◆ **WHAT YOU NEED TO DO**
Copy every one of the records below word for word, but leave out the pictures.

◆ **RECORDS FOR THE TASK**

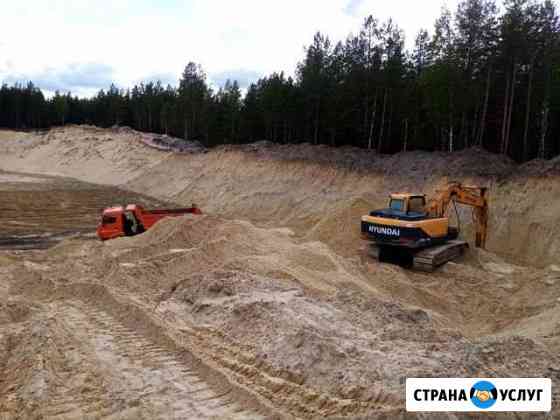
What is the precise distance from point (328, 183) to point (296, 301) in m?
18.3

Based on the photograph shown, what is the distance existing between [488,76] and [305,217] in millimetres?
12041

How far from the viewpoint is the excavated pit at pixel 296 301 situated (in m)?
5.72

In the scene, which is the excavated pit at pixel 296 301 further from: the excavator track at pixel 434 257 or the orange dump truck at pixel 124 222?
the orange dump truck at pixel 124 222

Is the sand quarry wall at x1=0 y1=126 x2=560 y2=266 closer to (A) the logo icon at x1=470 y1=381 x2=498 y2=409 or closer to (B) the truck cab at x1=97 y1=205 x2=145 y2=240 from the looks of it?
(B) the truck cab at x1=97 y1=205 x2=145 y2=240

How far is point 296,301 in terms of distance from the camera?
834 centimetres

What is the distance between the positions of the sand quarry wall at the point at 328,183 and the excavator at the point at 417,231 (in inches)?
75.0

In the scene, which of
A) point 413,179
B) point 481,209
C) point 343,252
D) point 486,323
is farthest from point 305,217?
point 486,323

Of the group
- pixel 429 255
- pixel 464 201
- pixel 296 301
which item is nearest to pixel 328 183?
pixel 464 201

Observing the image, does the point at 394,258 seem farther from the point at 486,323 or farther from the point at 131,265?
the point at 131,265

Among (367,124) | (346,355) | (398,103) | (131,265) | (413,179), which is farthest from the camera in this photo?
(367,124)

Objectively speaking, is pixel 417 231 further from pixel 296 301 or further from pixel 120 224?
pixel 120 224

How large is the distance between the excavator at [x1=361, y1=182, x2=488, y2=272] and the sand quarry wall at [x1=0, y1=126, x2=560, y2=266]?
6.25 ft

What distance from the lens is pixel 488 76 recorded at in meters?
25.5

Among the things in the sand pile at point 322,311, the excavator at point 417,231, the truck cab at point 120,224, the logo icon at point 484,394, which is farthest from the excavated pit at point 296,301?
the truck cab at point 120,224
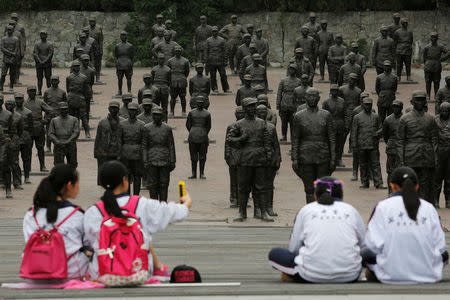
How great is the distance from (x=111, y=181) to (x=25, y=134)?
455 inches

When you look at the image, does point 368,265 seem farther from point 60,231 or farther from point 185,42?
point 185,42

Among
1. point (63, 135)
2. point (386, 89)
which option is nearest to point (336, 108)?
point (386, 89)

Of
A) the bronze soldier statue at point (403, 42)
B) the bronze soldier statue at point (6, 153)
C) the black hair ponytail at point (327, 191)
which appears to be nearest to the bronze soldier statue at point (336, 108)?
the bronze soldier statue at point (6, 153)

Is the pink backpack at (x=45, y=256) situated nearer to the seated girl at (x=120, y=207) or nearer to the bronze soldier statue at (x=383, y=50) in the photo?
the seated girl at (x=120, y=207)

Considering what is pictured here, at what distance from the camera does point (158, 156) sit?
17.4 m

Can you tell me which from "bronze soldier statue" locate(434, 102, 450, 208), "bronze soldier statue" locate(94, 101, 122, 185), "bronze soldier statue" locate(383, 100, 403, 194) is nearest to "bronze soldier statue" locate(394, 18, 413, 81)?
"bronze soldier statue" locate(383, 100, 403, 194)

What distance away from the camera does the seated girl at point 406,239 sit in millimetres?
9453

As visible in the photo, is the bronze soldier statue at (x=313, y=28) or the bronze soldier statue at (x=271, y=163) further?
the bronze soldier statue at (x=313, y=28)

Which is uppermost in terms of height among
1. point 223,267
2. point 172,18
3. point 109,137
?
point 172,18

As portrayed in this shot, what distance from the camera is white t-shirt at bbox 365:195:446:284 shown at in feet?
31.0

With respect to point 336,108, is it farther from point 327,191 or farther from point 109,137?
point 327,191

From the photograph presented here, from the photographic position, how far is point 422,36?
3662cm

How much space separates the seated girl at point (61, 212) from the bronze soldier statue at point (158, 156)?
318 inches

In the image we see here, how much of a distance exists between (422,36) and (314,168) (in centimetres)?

◆ **OUTPUT OF THE EXERCISE**
What is the precise distance from point (328, 183) to point (296, 301) in m?
18.3

Based on the photograph shown, what is the distance existing between [488,76] and [305,217] in millimetres?
12041

How far from the viewpoint is the excavated pit at pixel 296 301 situated (in m)?
5.72

In the scene, which is the excavated pit at pixel 296 301 further from: the excavator track at pixel 434 257 or the orange dump truck at pixel 124 222?
the orange dump truck at pixel 124 222

Is the sand quarry wall at x1=0 y1=126 x2=560 y2=266 closer to (A) the logo icon at x1=470 y1=381 x2=498 y2=409 or closer to (B) the truck cab at x1=97 y1=205 x2=145 y2=240 from the looks of it?
(B) the truck cab at x1=97 y1=205 x2=145 y2=240

How far is point 296,301 in terms of distance from the camera?
834 centimetres

What is the distance between the positions of the sand quarry wall at the point at 328,183 and the excavator at the point at 417,231 (in inches)?
75.0

In the scene, which of
A) point 413,179
B) point 481,209
C) point 343,252
D) point 486,323
is farthest from point 305,217?
point 486,323

Of the group
- pixel 429 255
- pixel 464 201
- pixel 296 301
which item is nearest to pixel 328 183?
pixel 464 201

Observing the image, does the point at 394,258 seem farther from the point at 486,323 or farther from the point at 131,265?
the point at 131,265

Among (367,124) | (346,355) | (398,103) | (131,265) | (413,179), which is farthest from the camera in this photo?
(367,124)

Objectively speaking, is pixel 417 231 further from pixel 296 301 or further from pixel 120 224?
pixel 120 224

How large is the distance between the excavator at [x1=361, y1=182, x2=488, y2=272] and the sand quarry wall at [x1=0, y1=126, x2=560, y2=266]?
6.25 ft

What distance from the lens is pixel 488 76 recorded at in meters?
25.5

Among the things in the sand pile at point 322,311, the excavator at point 417,231, the truck cab at point 120,224, the logo icon at point 484,394, which is farthest from the excavated pit at point 296,301?
the truck cab at point 120,224
How great is the distance from (x=111, y=181) to (x=25, y=134)?
455 inches

When you look at the image, does point 368,265 seem farther from point 60,231 or farther from point 185,42?
point 185,42

Among
1. point (63, 135)
2. point (386, 89)
which option is nearest to point (336, 108)?
point (386, 89)

Of
A) the bronze soldier statue at point (403, 42)
B) the bronze soldier statue at point (6, 153)
C) the black hair ponytail at point (327, 191)
which appears to be nearest to the bronze soldier statue at point (336, 108)?
the bronze soldier statue at point (6, 153)

Is the pink backpack at (x=45, y=256) situated nearer to the seated girl at (x=120, y=207) or nearer to the bronze soldier statue at (x=383, y=50) in the photo?
the seated girl at (x=120, y=207)

Considering what is pictured here, at what distance from the camera does point (158, 156) sit?
17.4 m

Can you tell me which from "bronze soldier statue" locate(434, 102, 450, 208), "bronze soldier statue" locate(94, 101, 122, 185), "bronze soldier statue" locate(383, 100, 403, 194) is nearest to "bronze soldier statue" locate(394, 18, 413, 81)?
"bronze soldier statue" locate(383, 100, 403, 194)

What distance away from the camera does the seated girl at point 406,239 sit in millimetres?
9453

As visible in the photo, is the bronze soldier statue at (x=313, y=28) or the bronze soldier statue at (x=271, y=163) further?
the bronze soldier statue at (x=313, y=28)

Which is uppermost in terms of height among
1. point 223,267
2. point 172,18
3. point 109,137
?
point 172,18

As portrayed in this shot, what distance from the camera is white t-shirt at bbox 365:195:446:284 shown at in feet?
31.0

With respect to point 336,108, is it farther from point 327,191 or farther from point 109,137?
point 327,191

From the photograph presented here, from the photographic position, how far is point 422,36?
3662cm

How much space separates the seated girl at point (61, 212) from the bronze soldier statue at point (158, 156)?
318 inches

In the image we see here, how much of a distance exists between (422,36) and (314,168) (in centimetres)?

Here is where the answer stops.